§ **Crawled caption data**

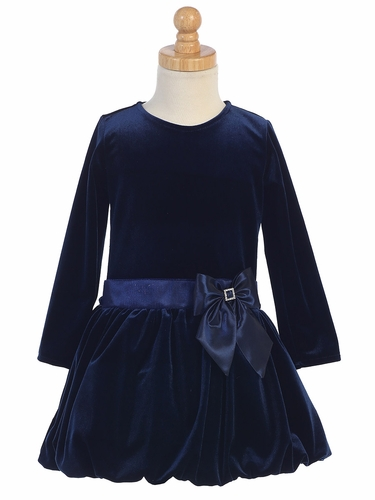 Navy Velvet Bubble Dress w/ Glitter Trim & Bow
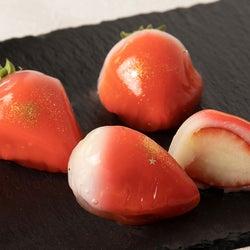 お取り寄せも♪ 吉岡製菓「ルビーのいちご」は連日完売の人気スイーツ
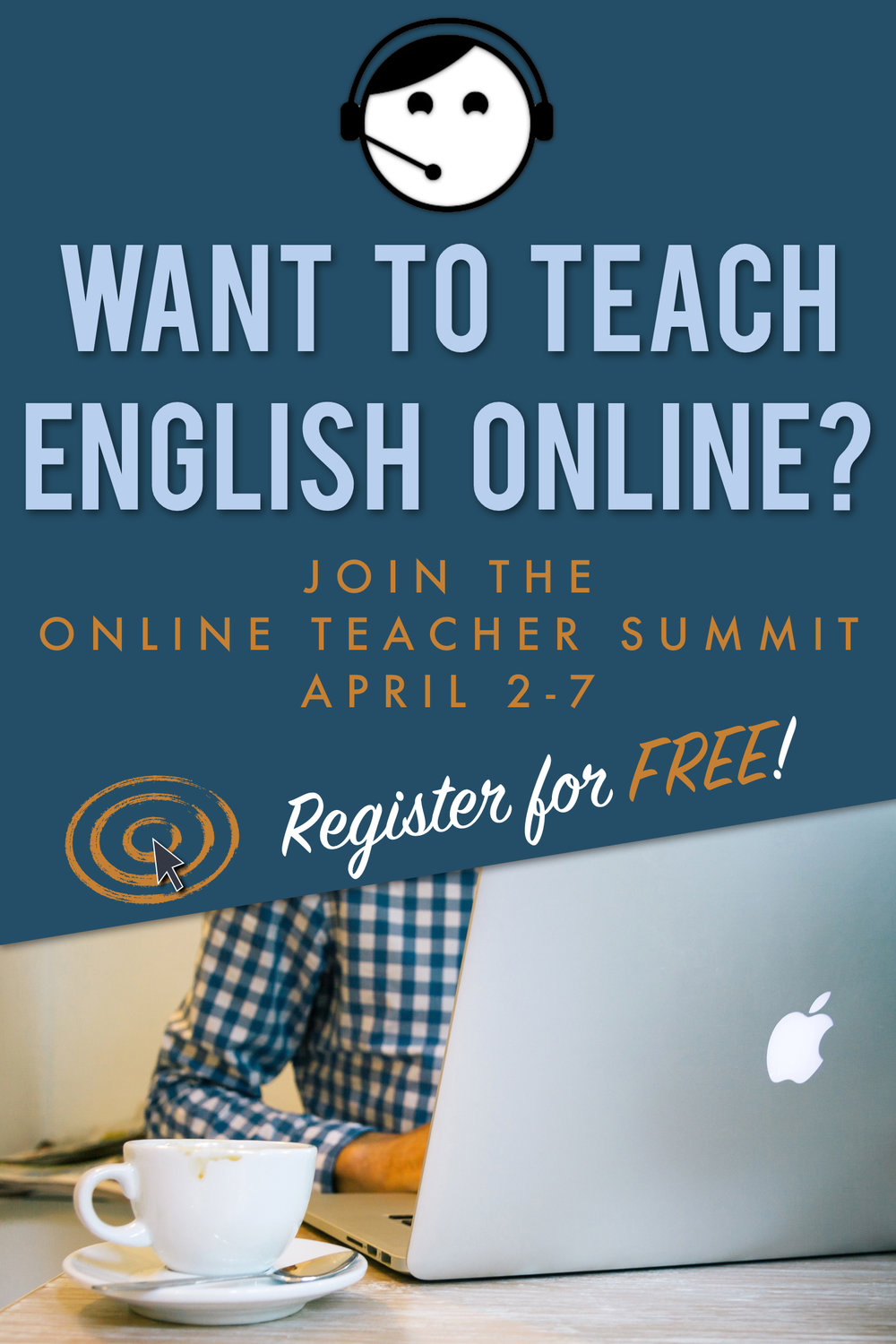Online Teacher Summit 2018.004.jpeg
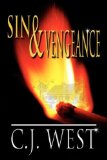 Sin and Vengeance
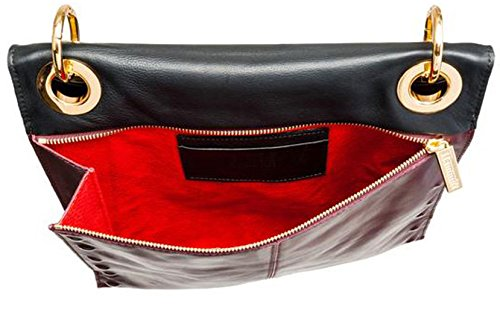 Montana Body Black E Cross Reversible in Hammitt Bag Embossed Mineral qFUxpXd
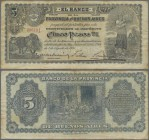 Argentina: El Banco de La Provincia de Buenos Aires 5 Pesos 1891, P.S575a, lightly toned paper and some folds. Condition: F+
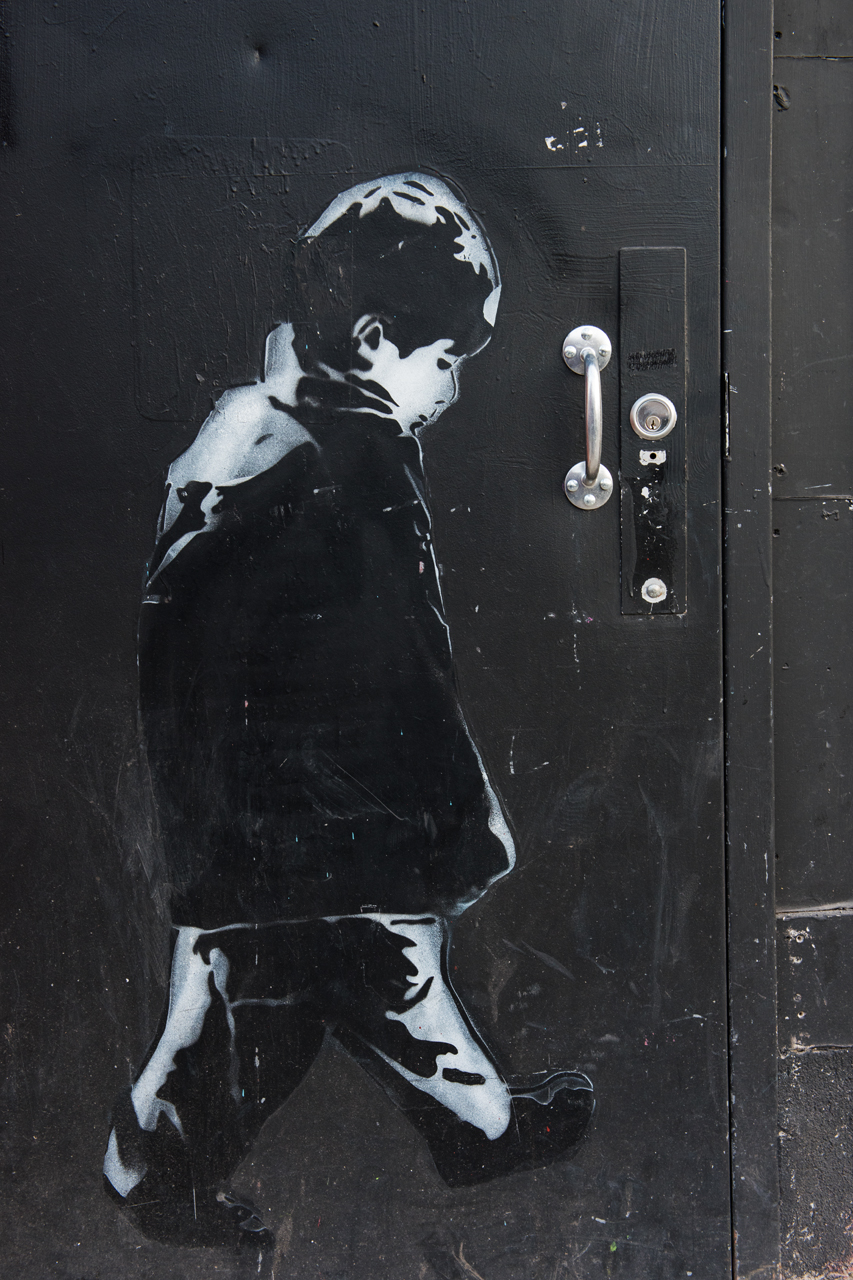 Stencil by Icy & Sot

§ **Work order**
Each line from the one bearing "Argentina: El Banco" through the final line of the records is to be copied exactly, and no pictures are to be included.

§ **Answer**
 Argentina: El Banco de La Provincia de Buenos Aires 5 Pesos 1891, P.S575a, lightly toned paper and some folds. Condition: F+
 Stencil by Icy & Sot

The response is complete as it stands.